Stefano Mazzonis di Pralafera hatte zudem schon früh auch auf Online-Übertragungen und Streams sowie auf eine konsequente Jugendarbeit gesetzt, so war auch jetzt, in den letzten eineinhalb Pandemiejahre trotz der strengen belgischen Hygienemaßnahmen virtuell Einiges möglich. Einige der Produktionen aus Lüttich gibt es auf DVD, man kooperiert mit Medici-TV – und manchmal stellt man die abgefilmten Premieren für den Rest des Jahres auf die Webseite online. Umsonst. Aber auch in Lüttich machen die live natürlich viel mehr Spaß.
So wie auch eben in der letzten Spielzeitpremiere mit Donizettis „La fille du régiment“ der einzigen, die wieder live vor leider nur 100 maskierten Zuschauer in den oberen Rängen gespielt werden konnte.

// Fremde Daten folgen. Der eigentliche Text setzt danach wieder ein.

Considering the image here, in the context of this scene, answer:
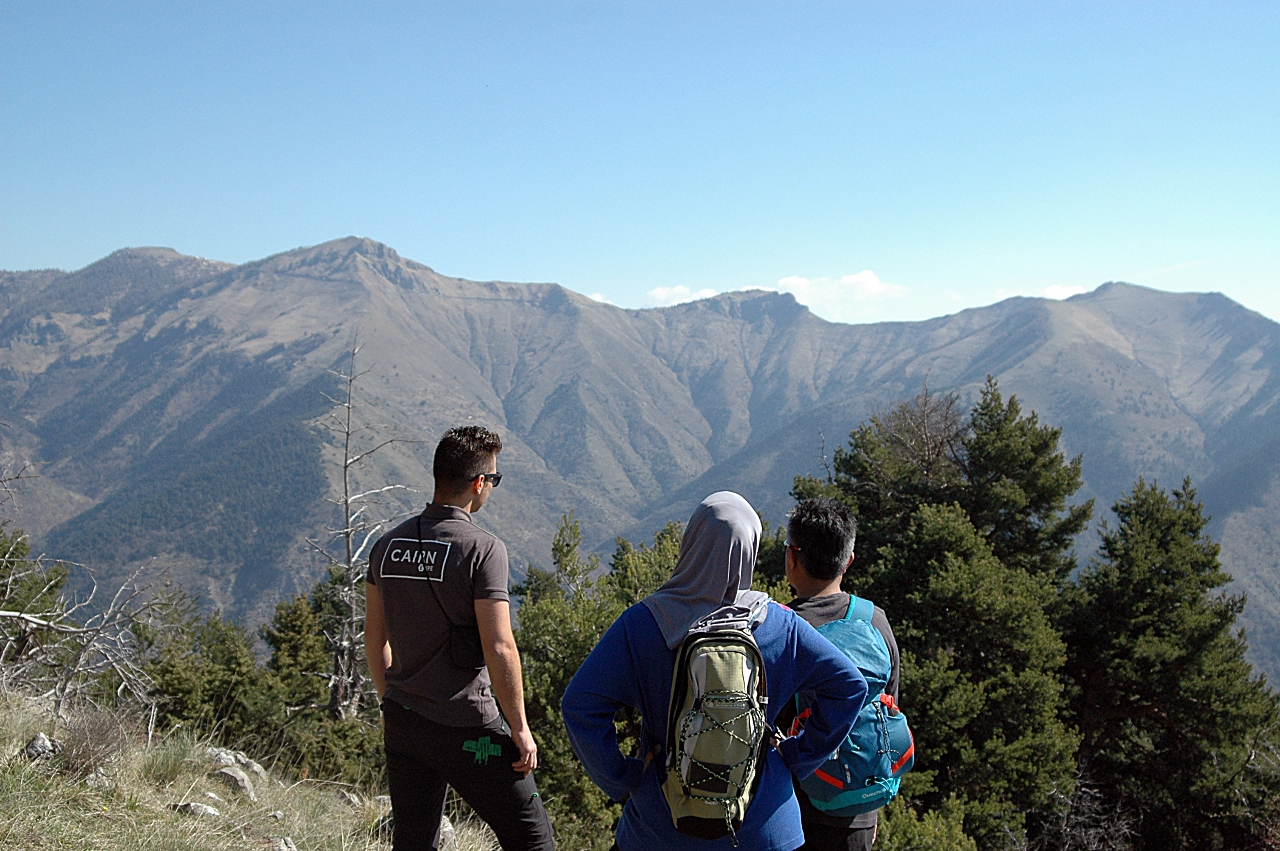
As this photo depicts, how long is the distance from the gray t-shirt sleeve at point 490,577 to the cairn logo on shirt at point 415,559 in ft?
0.42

Denn auf der Bühne saß, schwer mit Plexiglastrennscheiben verbarrikadiert, das Orchester unter der flotten, schmiegsamen Leitung des Spaniers Jordi Bernàcer. Der engagierte Chor hingegen war sehr luftig im Zuschauerraum verteilt, die Herren im Parkett, die Damen im ersten Rang. Ein Wunder, dass unter solchen Umständen die Koordination funktionierte, ja das es sogar als Raumklangerlebnis Eindruck machte und zu funkeln, ja zu brillieren begann.

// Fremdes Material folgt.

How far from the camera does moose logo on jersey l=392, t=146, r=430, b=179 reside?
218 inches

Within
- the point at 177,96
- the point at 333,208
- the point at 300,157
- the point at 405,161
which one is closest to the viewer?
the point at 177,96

Was freilich auch an der spielfreudigen Besetzung lag, die sich mit Hilfe der Regisseurin Marie Lambert-Le-Bihan, angedeuteten Kostümen und ein paar Requisiten auf dem überdecken Orchestergraben unerwartet semiszenisch sehr gut eingerichtet hatte. Da moussierte die französische Buffa, die Sozial- wie Militärsatire um das von einer Soldatentruppe aufgezogene Adelswaisenmädchen, in das sich der etwas tumbe Tiroler Tonio verliebt, mundete elegant und erfrischend.
Der bewährter Baritonkomiker Pietro Spagnoli war ein gut aufgelegter Sergeant Sulpice, genauso die genussvoll brummige Julie Pasturaud als Maries Tante, die bayerische Gräfin von Berkenfeld, die sich schließlich als Mutter entpuppt. Und vor allem Patrick Delcour holte seine Lacher in der Doppelrolle als deren ergebener Begleiter – und später hübsch aufgerüscht en travesti als dünkelhafte, mit hartem deutschem Akzent sprechende Herzogin von Crackentorp, mit deren blaublütigem Sohn Marie standesgemäß verkuppelt werden soll.

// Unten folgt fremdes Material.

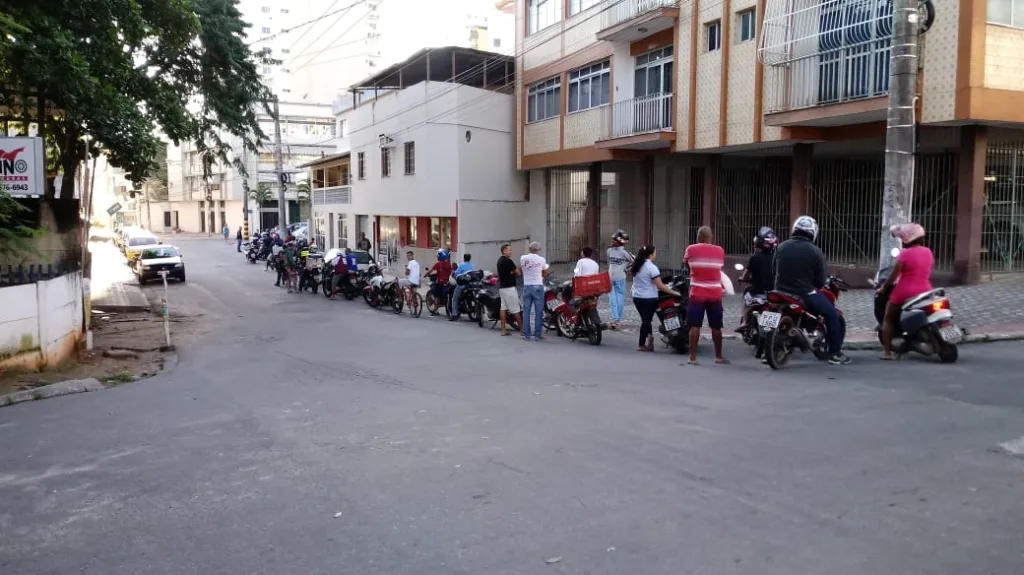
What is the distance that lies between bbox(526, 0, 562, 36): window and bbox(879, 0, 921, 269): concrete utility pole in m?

Die freilich singt nicht nur Trikolore-schwenkend das schmissige „Salut à la France“, die bekommt natürlich auch ihren Tonio. Und in diesem Paar hatte diese „Fille“ ihre strahlende Mitte. Denn beide, die Belgierin Jodie Devos mit silbriger Koloratur, flüssigem Parlando, wohlgesetzten Pointen, Charme und Trotzköpfchen, und Lawrence Brownlee mit neun hell geschmetterten C’s, aber auch schön belcantesker, registerausgeglichener Legato-Linie auf der Bruchkante für die viel schwierigere zweite Arie, sie waren perfekt platziert und besetzt. Vor allem: Die Chemie zwischen beide stimmte.
Sah und hörte man diesem Traumpaar, aber auch den anderen Mitspielern zu, dann vergaß man Corona und die schwierigen Aufführungsumstände, dann zog ein dieser gelungene Donizetti in den Opernbann. Hoffentlich geht es in Lüttich an der Opéra Royal de Wallonie auch künftig auf diesem Niveau weiter.